EXERCISE PROMPT: Set every record down again, exactly and completely.

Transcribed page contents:
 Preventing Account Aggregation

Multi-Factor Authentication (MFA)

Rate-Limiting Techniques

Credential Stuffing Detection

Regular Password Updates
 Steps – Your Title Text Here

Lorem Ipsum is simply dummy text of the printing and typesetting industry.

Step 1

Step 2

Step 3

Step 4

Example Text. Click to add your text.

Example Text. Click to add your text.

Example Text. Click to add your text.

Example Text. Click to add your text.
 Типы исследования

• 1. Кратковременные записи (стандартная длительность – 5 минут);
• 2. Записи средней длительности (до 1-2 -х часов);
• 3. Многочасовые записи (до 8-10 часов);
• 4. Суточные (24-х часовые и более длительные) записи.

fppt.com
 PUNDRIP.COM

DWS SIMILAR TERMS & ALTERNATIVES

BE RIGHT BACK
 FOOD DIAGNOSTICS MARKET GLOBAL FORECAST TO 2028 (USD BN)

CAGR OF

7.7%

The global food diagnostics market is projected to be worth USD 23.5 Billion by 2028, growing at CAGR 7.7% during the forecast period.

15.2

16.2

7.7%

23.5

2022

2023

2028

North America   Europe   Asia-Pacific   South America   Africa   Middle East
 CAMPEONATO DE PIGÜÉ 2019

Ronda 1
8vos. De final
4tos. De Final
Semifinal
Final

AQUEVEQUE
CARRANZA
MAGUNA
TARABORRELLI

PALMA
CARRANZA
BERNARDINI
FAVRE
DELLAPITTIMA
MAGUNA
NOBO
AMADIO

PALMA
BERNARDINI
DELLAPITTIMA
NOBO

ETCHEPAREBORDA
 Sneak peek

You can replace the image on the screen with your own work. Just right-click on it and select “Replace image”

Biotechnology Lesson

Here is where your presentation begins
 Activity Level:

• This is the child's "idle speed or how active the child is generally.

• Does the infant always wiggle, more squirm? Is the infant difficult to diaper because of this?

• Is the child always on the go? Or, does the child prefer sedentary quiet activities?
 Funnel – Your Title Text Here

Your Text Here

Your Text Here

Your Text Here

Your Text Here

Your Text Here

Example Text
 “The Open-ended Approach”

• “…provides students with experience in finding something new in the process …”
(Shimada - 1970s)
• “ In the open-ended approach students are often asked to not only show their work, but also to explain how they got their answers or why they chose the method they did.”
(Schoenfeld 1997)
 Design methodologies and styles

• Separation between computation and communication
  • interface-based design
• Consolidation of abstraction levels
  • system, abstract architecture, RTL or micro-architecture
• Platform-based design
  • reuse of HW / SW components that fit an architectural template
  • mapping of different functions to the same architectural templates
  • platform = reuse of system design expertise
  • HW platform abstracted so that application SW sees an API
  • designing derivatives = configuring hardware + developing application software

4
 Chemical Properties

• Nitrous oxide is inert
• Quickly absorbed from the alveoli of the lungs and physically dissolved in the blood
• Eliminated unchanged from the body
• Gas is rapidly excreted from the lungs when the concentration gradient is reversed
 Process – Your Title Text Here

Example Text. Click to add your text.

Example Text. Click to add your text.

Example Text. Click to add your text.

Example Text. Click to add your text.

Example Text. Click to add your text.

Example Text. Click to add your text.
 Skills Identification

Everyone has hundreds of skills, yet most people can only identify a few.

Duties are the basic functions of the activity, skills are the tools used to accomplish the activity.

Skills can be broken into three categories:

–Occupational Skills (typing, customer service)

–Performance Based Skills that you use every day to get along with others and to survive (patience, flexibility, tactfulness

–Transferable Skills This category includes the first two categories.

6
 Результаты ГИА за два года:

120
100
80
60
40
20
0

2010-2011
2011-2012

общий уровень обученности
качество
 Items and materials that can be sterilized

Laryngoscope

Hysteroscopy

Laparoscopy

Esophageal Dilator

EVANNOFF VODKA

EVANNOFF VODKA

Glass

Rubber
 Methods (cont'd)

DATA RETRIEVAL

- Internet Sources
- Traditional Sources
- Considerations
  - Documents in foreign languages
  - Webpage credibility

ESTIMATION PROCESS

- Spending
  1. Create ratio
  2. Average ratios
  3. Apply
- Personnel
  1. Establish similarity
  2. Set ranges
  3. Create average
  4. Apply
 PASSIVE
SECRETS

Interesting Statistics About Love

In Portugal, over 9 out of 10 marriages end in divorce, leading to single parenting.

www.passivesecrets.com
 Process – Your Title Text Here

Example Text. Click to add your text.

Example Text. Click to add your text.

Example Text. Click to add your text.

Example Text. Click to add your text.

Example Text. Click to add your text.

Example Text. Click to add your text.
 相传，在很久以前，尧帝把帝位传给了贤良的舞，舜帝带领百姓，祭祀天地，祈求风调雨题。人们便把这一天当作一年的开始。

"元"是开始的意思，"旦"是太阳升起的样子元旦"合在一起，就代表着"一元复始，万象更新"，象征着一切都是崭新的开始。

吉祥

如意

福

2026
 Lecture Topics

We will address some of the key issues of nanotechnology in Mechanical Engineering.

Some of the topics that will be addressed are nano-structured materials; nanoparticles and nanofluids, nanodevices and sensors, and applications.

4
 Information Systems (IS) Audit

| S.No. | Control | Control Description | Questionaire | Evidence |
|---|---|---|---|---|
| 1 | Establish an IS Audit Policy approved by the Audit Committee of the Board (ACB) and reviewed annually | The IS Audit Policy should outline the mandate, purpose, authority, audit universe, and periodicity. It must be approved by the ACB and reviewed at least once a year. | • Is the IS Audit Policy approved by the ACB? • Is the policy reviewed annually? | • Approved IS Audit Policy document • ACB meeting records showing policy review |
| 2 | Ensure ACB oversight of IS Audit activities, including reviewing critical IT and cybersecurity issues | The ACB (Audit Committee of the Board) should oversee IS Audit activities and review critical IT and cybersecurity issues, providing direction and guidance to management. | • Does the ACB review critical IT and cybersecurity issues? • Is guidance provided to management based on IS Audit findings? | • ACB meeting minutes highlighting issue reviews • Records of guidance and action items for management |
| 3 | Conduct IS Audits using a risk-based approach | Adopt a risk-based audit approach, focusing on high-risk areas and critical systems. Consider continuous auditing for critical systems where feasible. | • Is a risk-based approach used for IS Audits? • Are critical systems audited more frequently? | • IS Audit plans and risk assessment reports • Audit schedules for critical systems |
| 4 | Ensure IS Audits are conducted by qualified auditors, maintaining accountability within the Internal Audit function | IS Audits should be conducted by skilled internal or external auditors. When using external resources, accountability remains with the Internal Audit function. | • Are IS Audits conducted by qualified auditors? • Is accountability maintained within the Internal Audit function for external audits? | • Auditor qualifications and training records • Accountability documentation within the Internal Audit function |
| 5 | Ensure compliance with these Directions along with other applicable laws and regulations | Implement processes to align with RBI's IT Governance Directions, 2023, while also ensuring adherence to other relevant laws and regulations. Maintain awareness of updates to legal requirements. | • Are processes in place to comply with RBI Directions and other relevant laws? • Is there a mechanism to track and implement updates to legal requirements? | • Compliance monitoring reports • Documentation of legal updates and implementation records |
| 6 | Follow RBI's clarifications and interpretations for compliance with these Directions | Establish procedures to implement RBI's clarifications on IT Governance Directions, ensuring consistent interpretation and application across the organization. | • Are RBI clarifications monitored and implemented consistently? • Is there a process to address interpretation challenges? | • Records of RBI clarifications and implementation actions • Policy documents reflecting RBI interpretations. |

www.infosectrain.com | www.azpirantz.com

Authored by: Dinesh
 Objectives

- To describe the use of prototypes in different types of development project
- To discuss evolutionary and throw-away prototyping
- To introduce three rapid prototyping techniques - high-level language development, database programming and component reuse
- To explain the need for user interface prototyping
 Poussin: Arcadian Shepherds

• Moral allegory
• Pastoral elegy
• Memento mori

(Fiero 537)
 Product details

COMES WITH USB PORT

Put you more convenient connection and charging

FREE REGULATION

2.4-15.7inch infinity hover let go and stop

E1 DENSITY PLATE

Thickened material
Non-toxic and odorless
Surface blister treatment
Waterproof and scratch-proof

PROBLEM SOLUTION:
 Preventing Account Aggregation

Multi-Factor Authentication (MFA)

Rate-Limiting Techniques

Credential Stuffing Detection

Regular Password Updates
 Steps – Your Title Text Here

Lorem Ipsum is simply dummy text of the printing and typesetting industry.

Step 1

Step 2

Step 3

Step 4

Example Text. Click to add your text.

Example Text. Click to add your text.

Example Text. Click to add your text.

Example Text. Click to add your text.
 Типы исследования

• 1. Кратковременные записи (стандартная длительность – 5 минут);
• 2. Записи средней длительности (до 1-2 -х часов);
• 3. Многочасовые записи (до 8-10 часов);
• 4. Суточные (24-х часовые и более длительные) записи.

fppt.com
 PUNDRIP.COM

DWS SIMILAR TERMS & ALTERNATIVES

BE RIGHT BACK
 FOOD DIAGNOSTICS MARKET GLOBAL FORECAST TO 2028 (USD BN)

CAGR OF

7.7%

The global food diagnostics market is projected to be worth USD 23.5 Billion by 2028, growing at CAGR 7.7% during the forecast period.

15.2

16.2

7.7%

23.5

2022

2023

2028

North America   Europe   Asia-Pacific   South America   Africa   Middle East
 CAMPEONATO DE PIGÜÉ 2019

Ronda 1
8vos. De final
4tos. De Final
Semifinal
Final

AQUEVEQUE
CARRANZA
MAGUNA
TARABORRELLI

PALMA
CARRANZA
BERNARDINI
FAVRE
DELLAPITTIMA
MAGUNA
NOBO
AMADIO

PALMA
BERNARDINI
DELLAPITTIMA
NOBO

ETCHEPAREBORDA
 Sneak peek

You can replace the image on the screen with your own work. Just right-click on it and select “Replace image”

Biotechnology Lesson

Here is where your presentation begins
 Activity Level:

• This is the child's "idle speed or how active the child is generally.

• Does the infant always wiggle, more squirm? Is the infant difficult to diaper because of this?

• Is the child always on the go? Or, does the child prefer sedentary quiet activities?
 Funnel – Your Title Text Here

Your Text Here

Your Text Here

Your Text Here

Your Text Here

Your Text Here

Example Text
 “The Open-ended Approach”

• “…provides students with experience in finding something new in the process …”
(Shimada - 1970s)
• “ In the open-ended approach students are often asked to not only show their work, but also to explain how they got their answers or why they chose the method they did.”
(Schoenfeld 1997)
 Design methodologies and styles

• Separation between computation and communication
  • interface-based design
• Consolidation of abstraction levels
  • system, abstract architecture, RTL or micro-architecture
• Platform-based design
  • reuse of HW / SW components that fit an architectural template
  • mapping of different functions to the same architectural templates
  • platform = reuse of system design expertise
  • HW platform abstracted so that application SW sees an API
  • designing derivatives = configuring hardware + developing application software

4
 Chemical Properties

• Nitrous oxide is inert
• Quickly absorbed from the alveoli of the lungs and physically dissolved in the blood
• Eliminated unchanged from the body
• Gas is rapidly excreted from the lungs when the concentration gradient is reversed
 Process – Your Title Text Here

Example Text. Click to add your text.

Example Text. Click to add your text.

Example Text. Click to add your text.

Example Text. Click to add your text.

Example Text. Click to add your text.

Example Text. Click to add your text.
 Skills Identification

Everyone has hundreds of skills, yet most people can only identify a few.

Duties are the basic functions of the activity, skills are the tools used to accomplish the activity.

Skills can be broken into three categories:

–Occupational Skills (typing, customer service)

–Performance Based Skills that you use every day to get along with others and to survive (patience, flexibility, tactfulness

–Transferable Skills This category includes the first two categories.

6
 Результаты ГИА за два года:

120
100
80
60
40
20
0

2010-2011
2011-2012

общий уровень обученности
качество
 Items and materials that can be sterilized

Laryngoscope

Hysteroscopy

Laparoscopy

Esophageal Dilator

EVANNOFF VODKA

EVANNOFF VODKA

Glass

Rubber
 Methods (cont'd)

DATA RETRIEVAL

- Internet Sources
- Traditional Sources
- Considerations
  - Documents in foreign languages
  - Webpage credibility

ESTIMATION PROCESS

- Spending
  1. Create ratio
  2. Average ratios
  3. Apply
- Personnel
  1. Establish similarity
  2. Set ranges
  3. Create average
  4. Apply
 PASSIVE
SECRETS

Interesting Statistics About Love

In Portugal, over 9 out of 10 marriages end in divorce, leading to single parenting.

www.passivesecrets.com
 Process – Your Title Text Here

Example Text. Click to add your text.

Example Text. Click to add your text.

Example Text. Click to add your text.

Example Text. Click to add your text.

Example Text. Click to add your text.

Example Text. Click to add your text.
 相传，在很久以前，尧帝把帝位传给了贤良的舞，舜帝带领百姓，祭祀天地，祈求风调雨题。人们便把这一天当作一年的开始。

"元"是开始的意思，"旦"是太阳升起的样子元旦"合在一起，就代表着"一元复始，万象更新"，象征着一切都是崭新的开始。

吉祥

如意

福

2026
 Lecture Topics

We will address some of the key issues of nanotechnology in Mechanical Engineering.

Some of the topics that will be addressed are nano-structured materials; nanoparticles and nanofluids, nanodevices and sensors, and applications.

4
 Information Systems (IS) Audit

| S.No. | Control | Control Description | Questionaire | Evidence |
|---|---|---|---|---|
| 1 | Establish an IS Audit Policy approved by the Audit Committee of the Board (ACB) and reviewed annually | The IS Audit Policy should outline the mandate, purpose, authority, audit universe, and periodicity. It must be approved by the ACB and reviewed at least once a year. | • Is the IS Audit Policy approved by the ACB? • Is the policy reviewed annually? | • Approved IS Audit Policy document • ACB meeting records showing policy review |
| 2 | Ensure ACB oversight of IS Audit activities, including reviewing critical IT and cybersecurity issues | The ACB (Audit Committee of the Board) should oversee IS Audit activities and review critical IT and cybersecurity issues, providing direction and guidance to management. | • Does the ACB review critical IT and cybersecurity issues? • Is guidance provided to management based on IS Audit findings? | • ACB meeting minutes highlighting issue reviews • Records of guidance and action items for management |
| 3 | Conduct IS Audits using a risk-based approach | Adopt a risk-based audit approach, focusing on high-risk areas and critical systems. Consider continuous auditing for critical systems where feasible. | • Is a risk-based approach used for IS Audits? • Are critical systems audited more frequently? | • IS Audit plans and risk assessment reports • Audit schedules for critical systems |
| 4 | Ensure IS Audits are conducted by qualified auditors, maintaining accountability within the Internal Audit function | IS Audits should be conducted by skilled internal or external auditors. When using external resources, accountability remains with the Internal Audit function. | • Are IS Audits conducted by qualified auditors? • Is accountability maintained within the Internal Audit function for external audits? | • Auditor qualifications and training records • Accountability documentation within the Internal Audit function |
| 5 | Ensure compliance with these Directions along with other applicable laws and regulations | Implement processes to align with RBI's IT Governance Directions, 2023, while also ensuring adherence to other relevant laws and regulations. Maintain awareness of updates to legal requirements. | • Are processes in place to comply with RBI Directions and other relevant laws? • Is there a mechanism to track and implement updates to legal requirements? | • Compliance monitoring reports • Documentation of legal updates and implementation records |
| 6 | Follow RBI's clarifications and interpretations for compliance with these Directions | Establish procedures to implement RBI's clarifications on IT Governance Directions, ensuring consistent interpretation and application across the organization. | • Are RBI clarifications monitored and implemented consistently? • Is there a process to address interpretation challenges? | • Records of RBI clarifications and implementation actions • Policy documents reflecting RBI interpretations. |

www.infosectrain.com | www.azpirantz.com

Authored by: Dinesh
 Objectives

- To describe the use of prototypes in different types of development project
- To discuss evolutionary and throw-away prototyping
- To introduce three rapid prototyping techniques - high-level language development, database programming and component reuse
- To explain the need for user interface prototyping
 Poussin: Arcadian Shepherds

• Moral allegory
• Pastoral elegy
• Memento mori

(Fiero 537)
 Product details

COMES WITH USB PORT

Put you more convenient connection and charging

FREE REGULATION

2.4-15.7inch infinity hover let go and stop

E1 DENSITY PLATE

Thickened material
Non-toxic and odorless
Surface blister treatment
Waterproof and scratch-proof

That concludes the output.